Algunos consideran a la Amazonia como “el pulmón del mundo”. Otros, niegan esa vocación por dos razones principalmente: la primera es de forma: los pulmones consumen oxígeno y exhalan dióxido de carbono, proceso inverso al ahí verificado; la segunda es de fondo: la selva amazónica es, en efecto, gran productora de oxígeno, pero también altamente consumidora, por lo que el efecto se neutraliza.
Quizá sea esa la razón de la apatía del presidente brasileño ante la tragedia, quien incluso se ha dado el lujo de rechazar la aportación millonaria ofrecida por el G7.
En esa región, además de la riqueza humana, animal y vegetal, circula el río más importante del mundo, proveedor de una quinta parte del agua dulce del planeta. Sin embargo, existe otra corriente más caudalosa, localizada en el cielo de la Amazonia, como lo narra Will Smith en el documental “Una roca extraña”, disponible en Netflix.
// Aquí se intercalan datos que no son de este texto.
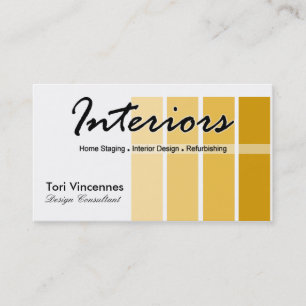 Interiors Home Staging Realty Designer business Card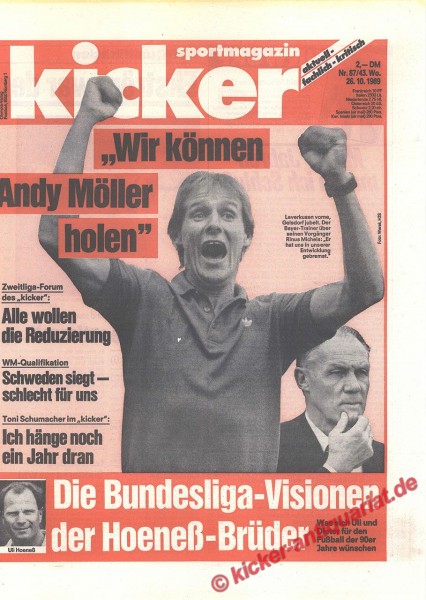 Kicker Schlagzeile: "Wir können Andy Möller holen".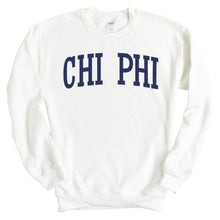 Load image into Gallery viewer, Chi Phi Sweatshirt - Chi Phi Intrinsic Lettered Crewneck Sweatshirt - Kite and Crest
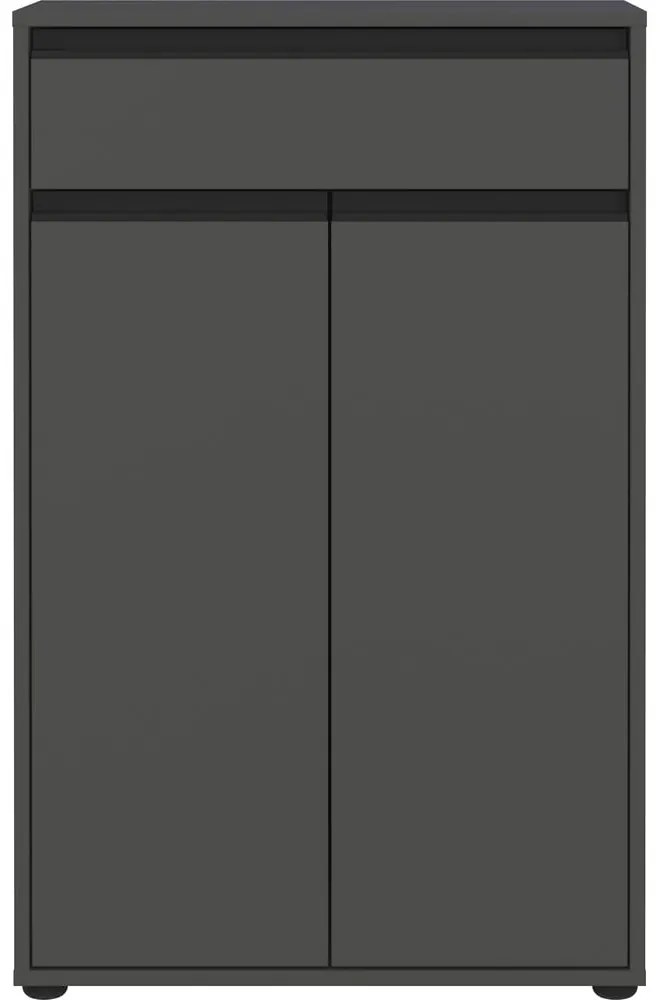 Dulap de baie gri antracit înalt 63x98 cm Lemont – Germania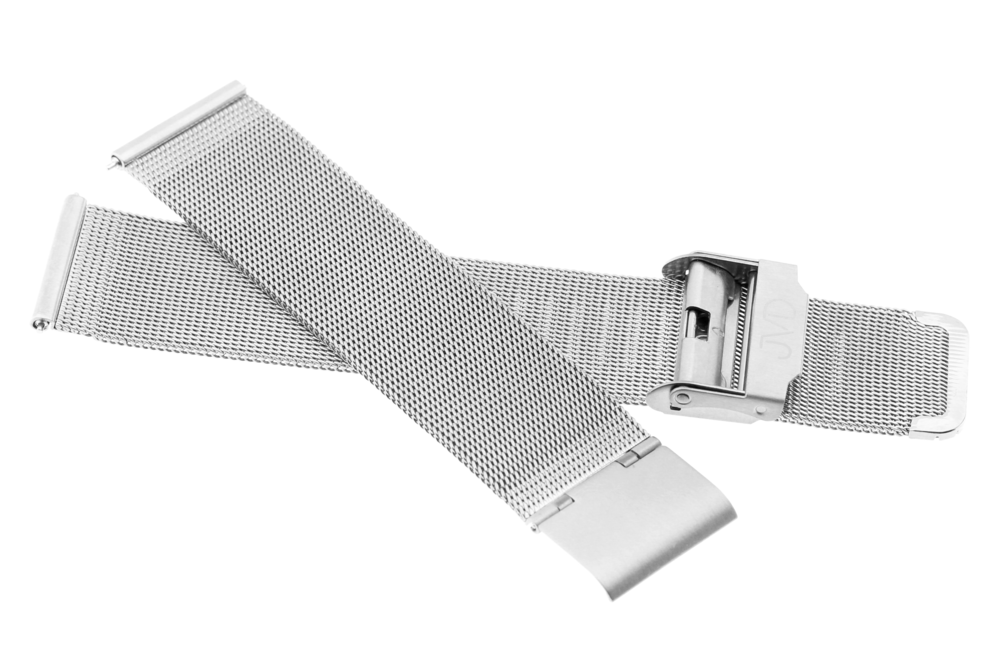 JVD Unisex kovový stříbrný řemínek na hodinky RAC-06S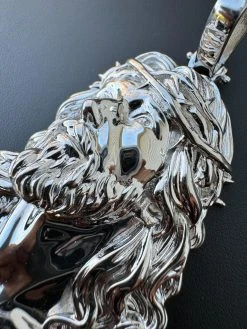 HEAVY Real Solid 925 Sterling Silver Plain Jesus Piece Pendant Necklace DETAILED 31 HEAVY Real Solid 925 Sterling Silver Plain Jesus Piece Pendant Necklace DETAILED -Harlem Bling Shop harlembling heavy real solid 925 sterling silver plain jesus piece pendant necklace detailed 46641.1702702728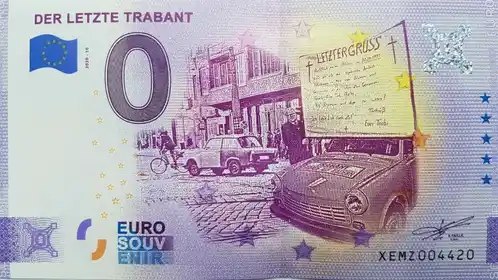 0€-Schein DER LETZTE TRABANT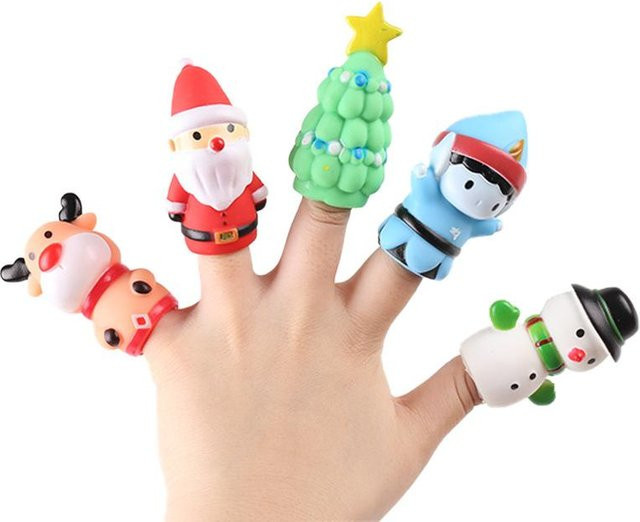Fashnics Fingerpuppen Tiere Kunststoff Bunt / Mehrfarbig - Bild 1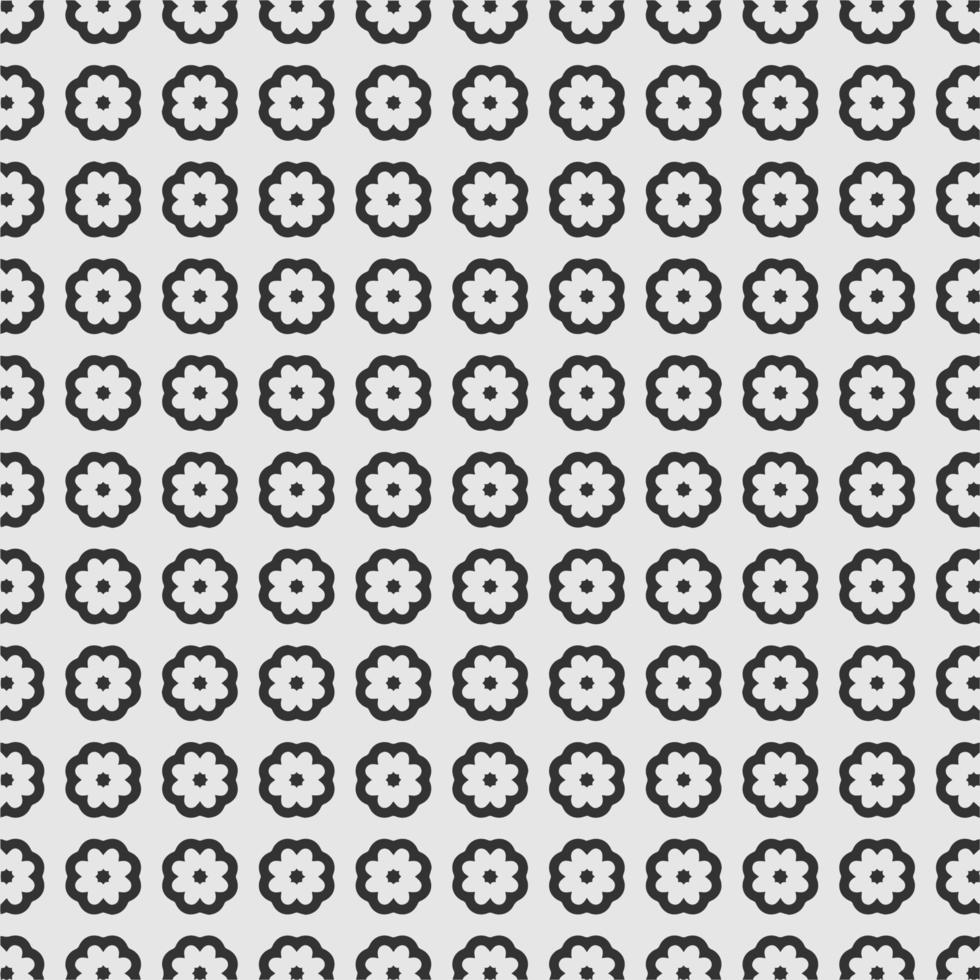 vector decorating geometric flower shapes and pattern design background
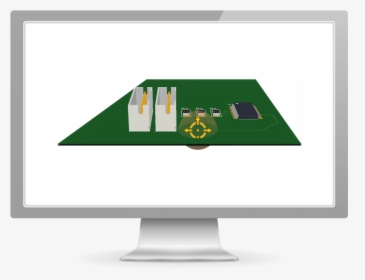 Solidworks Pcb - Computer Monitor, HD Png Download, Free Download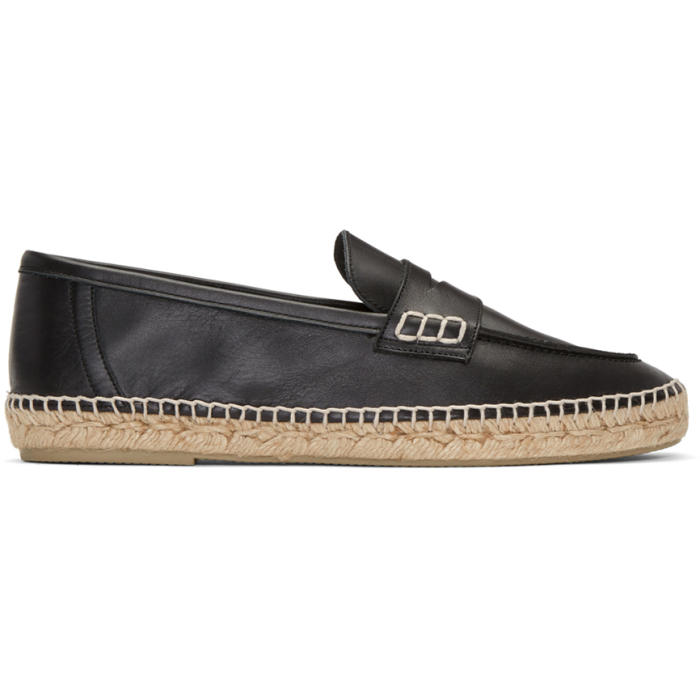 Loewe Black Espadrille Loafers Loewe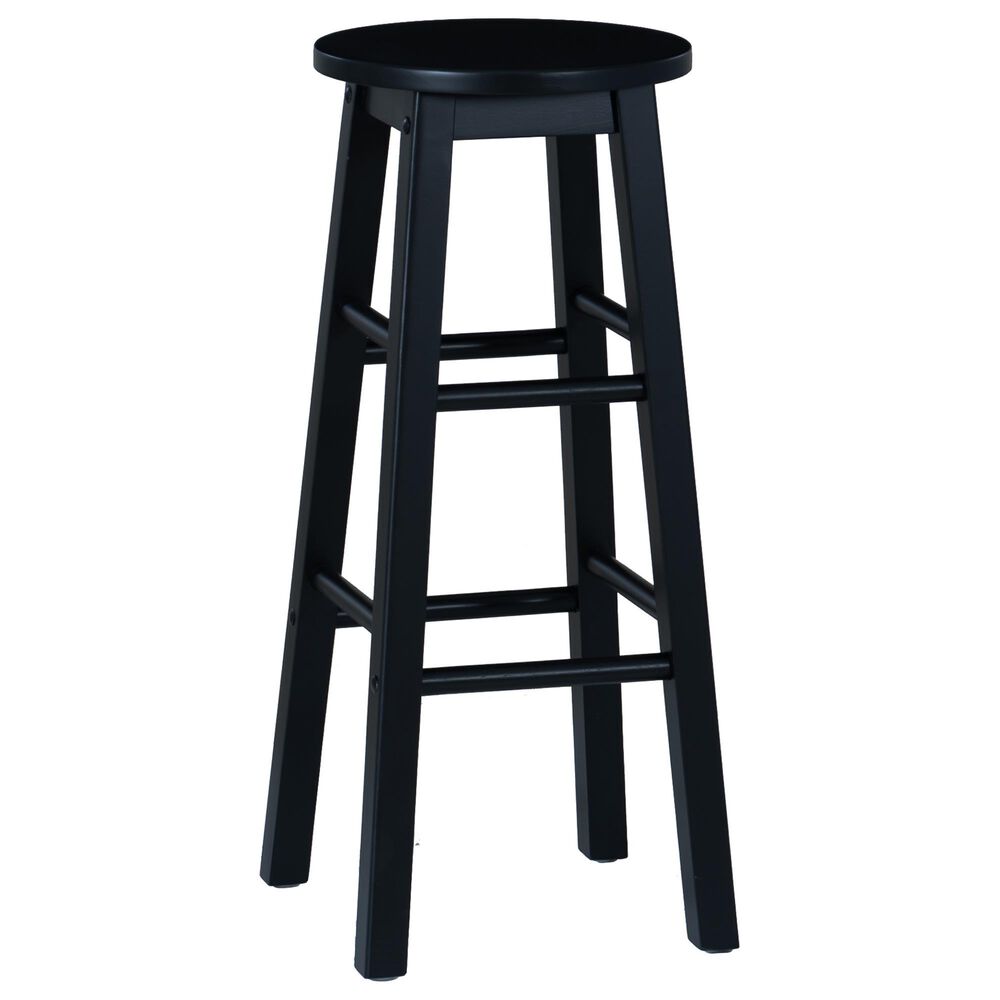 Linon Home Decor Abby 29" Bar Stool in Black, , large
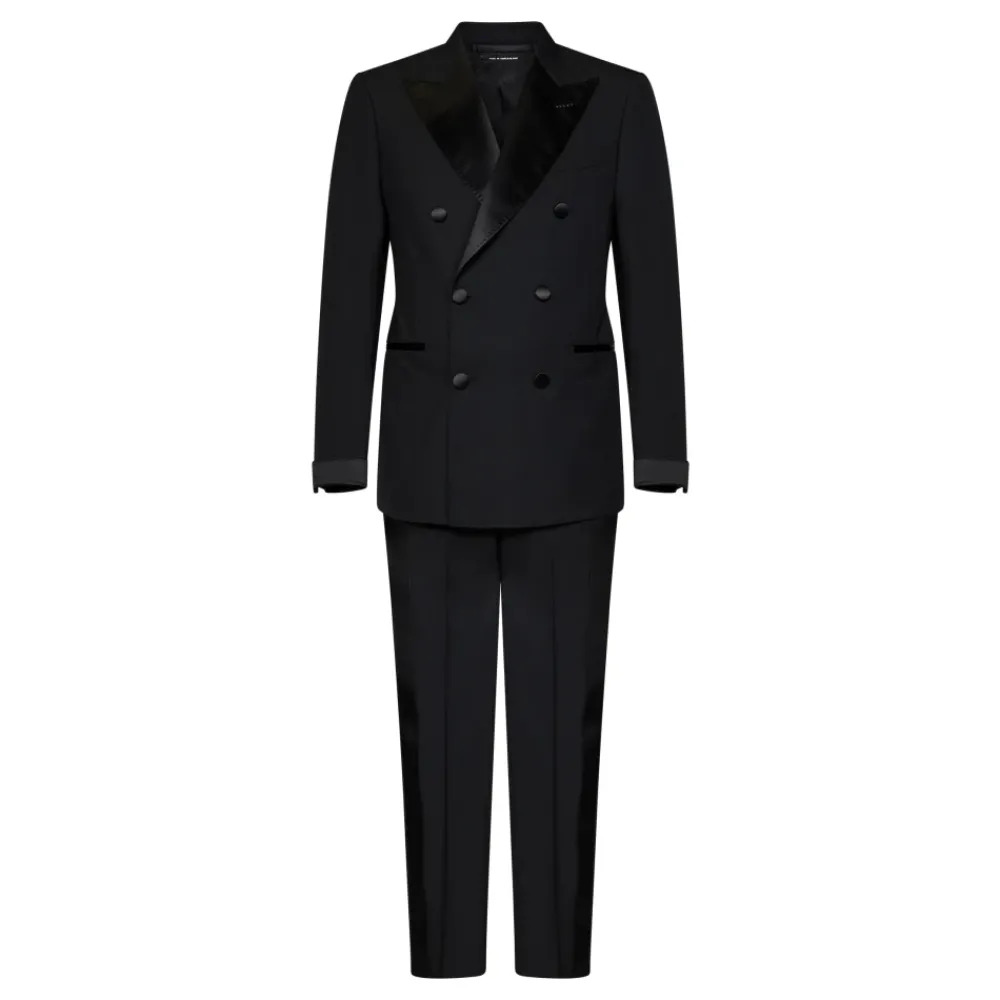 Heren Tom Ford Kostuums^e dubbelrijige blazer en broek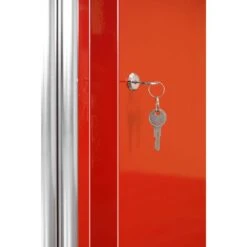 Husky Ready-to-Assemble 24-Gauge Steel Freestanding Garage Cabinet In Red (48 In. W X 72 In. H X 18.3 In. D) -Husky Tools Shop red husky free standing cabinets g4802tr us 77 1000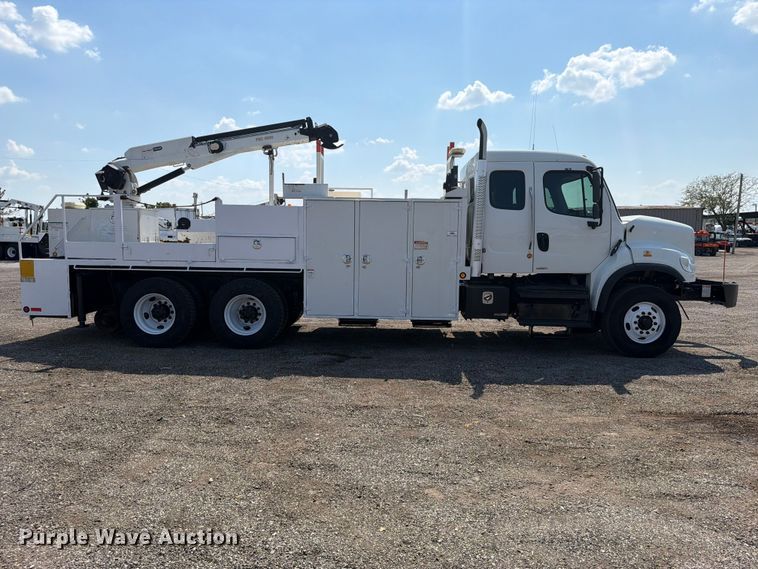 image for item FB5184 2012 Freightliner Business Class M2 crane truck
El sol evapora el agua del río y la selva, y los vientos llevan a ese inmenso torrente de humedad a toparse con una muralla infranqueable: los Andes. Ahí se condensa y descarga su lluvia, erosionado las rocas a su paso. Esa materia orgánica es arrastrada hasta los océanos, donde alimenta a trillones de microorganismos que son los principales productores de oxígeno del planeta.
Esto quizá no lo sepa a ciencia cierta Bolsonaro, o tal vez sí. Su abulia y parsimonia para atender la contingencia, creo, están menos relacionadas con su falta de ideales ecológico y más con sus intereses económicos. La razón de su inacción es la misma que motivó a Trump a abandonar el Acuerdo de París o a China a no invertir en medidas contra la contaminación: se niegan a absorber localmente el costo, cuando el beneficio es global.
Ni el oxígeno, ni el dióxido de carbono respetan fronteras políticas. El aire es de todos y cuando la propiedad de un bien es común nadie lo cuida ni invierte en él. “La tragedia de los comunes” es el término que utilizamos los economistas para describir la paradoja en la que los actores actúan racionalmente, persiguiendo su interés individual, y terminan destruyendo el bien compartido.
A Bolsonaro se le hicieron pocos los 20 millones de dólares ofrecidos por el G7 y está doblando la apuesta. Al fin de cuentas, el oxígeno del planeta vale más, mucho más que eso, ¿o no?